**Текстовый блок**

□ □ □

А интересных поэтов сейчас появляется много, другое дело, что нужна хорошая академическая школа. Им есть что сказать. Как говорила Цветаева, «поэт - это равенство души и глагола», но многие молодые не умеют говорить. Необходимо развивать как раз таки речевой аппарат. Попадаются ребята, которые страшно комплексуют по поводу того, что подражают либо Есенину, либо Рубцову. Я же всегда говорю, что не надо комплексовать, ведь в определенной степени они - ваши отцы в литературе, как у каждого есть биологический отец, от которого вы же не отрекаетесь только потому, что похожи на него внешне. Анри Матисс сказал: «Я никогда не избегал ничьего влияния, я бы это счел неверием в себя». То есть надо настолько верить в себя, чтобы не бояться влияния Есенина или Пушкина. Если вы поэт, вам чужое влияние не помешает - свою индивидуальность вы все равно сохраните, но приобретете школу. Молодые художники копируют картины мастеров, набивая таким образом руку. У вокалистов идет процесс постановки дыхания, у художников - руки, у балетных - ноги, так же и у поэтов, только они работают со словом. Если человек растет, читает, он рано или поздно уйдет от копирования. Как в домашнем хозяйстве: дайте нам одинаковые продукты, но борщ-то мы с вами разный сварим. Если же поэт не способен в разные периоды жизни увлекаться разными авторами, а зациклен на ком-то одном, вряд ли он состоится в творчестве.
- Вы подражали кому-то, когда начинали писать?
- Я понимала, что мне нужна школа. У меня есть ряд стихов в стилистике Ахматовой, но у нее такая филигранная техника, которой стоит учиться. И когда мне говорили о некоторой схожести, я принимала такие слова как комплимент. Рыбак рыбака видит издалека. Вы не возьмете то, что вам не близко, поэт берет у мастера только то, что необходимо именно ему.
- Ваш муж известный поэт - Евгений Семичев. Как в одной семье уживаются два творческих человека?
- Очень тяжело. С одной стороны, человек понимает тебя, с другой – всегда неизбежна какая-то творческая ревность. Плюс усталость и враги с обеих сторон. К тому же мужчины всегда более эгоистичны, у них природа другая. Стихи мы друг другу не посвящаем. У него есть стихи о женщинах, и некоторые думают, что они обо мне. Я не из тех женщин, кто будет комплексовать по поводу того, что муж может о ней написать, ведь всегда можно и ответить… С другой стороны, как говорят актеры, нельзя жениться на публике, а если женятся писатель и читатель, то последний должен быть, наверное, с большей работой души.

□ □ □

**Содержимое набора данных**
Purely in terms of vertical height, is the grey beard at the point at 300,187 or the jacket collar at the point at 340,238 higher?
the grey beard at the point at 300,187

□ □ □

**Что нужно сделать**
Перескажите списком абзац интервью о поэзии, который начинается словами «Очень тяжело», сохранив его основные факты.

**Ответ на задание**
- Двум творческим людям очень тяжело уживаться в одной семье.
- Супруг понимает, но творческая ревность неизбежна. К этому добавляются усталость и враги с обеих сторон.
- Мужчины всегда более эгоистичны, у них другая природа.
- Стихов друг другу супруги не посвящают. Некоторые считают, что его стихи о женщинах написаны о ней.
- Ее не смущает, что муж может о ней написать: всегда можно ответить.
- Актеры говорят, что нельзя жениться на публике. Если же женятся писатель и читатель, то у читателя, наверное, должно быть больше работы души.